• **Dataset records**
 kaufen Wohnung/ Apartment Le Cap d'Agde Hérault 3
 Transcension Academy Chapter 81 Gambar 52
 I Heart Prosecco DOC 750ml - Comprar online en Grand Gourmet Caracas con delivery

---

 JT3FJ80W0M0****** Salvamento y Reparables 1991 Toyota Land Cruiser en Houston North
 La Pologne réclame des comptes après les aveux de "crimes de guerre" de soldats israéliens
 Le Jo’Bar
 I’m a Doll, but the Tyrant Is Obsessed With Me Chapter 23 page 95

• **Task requirements**
Could you update only the listing lines from the one containing "kaufen Wohnung/ Apartment" through the one containing "I Heart Prosecco", inclusive, so that "Prosecco" becomes "Lambrusco" and everything else stays the same?

• **Task solution**
 kaufen Wohnung/ Apartment Le Cap d'Agde Hérault 3
 Transcension Academy Chapter 81 Gambar 52
 I Heart Lambrusco DOC 750ml - Comprar online en Grand Gourmet Caracas con delivery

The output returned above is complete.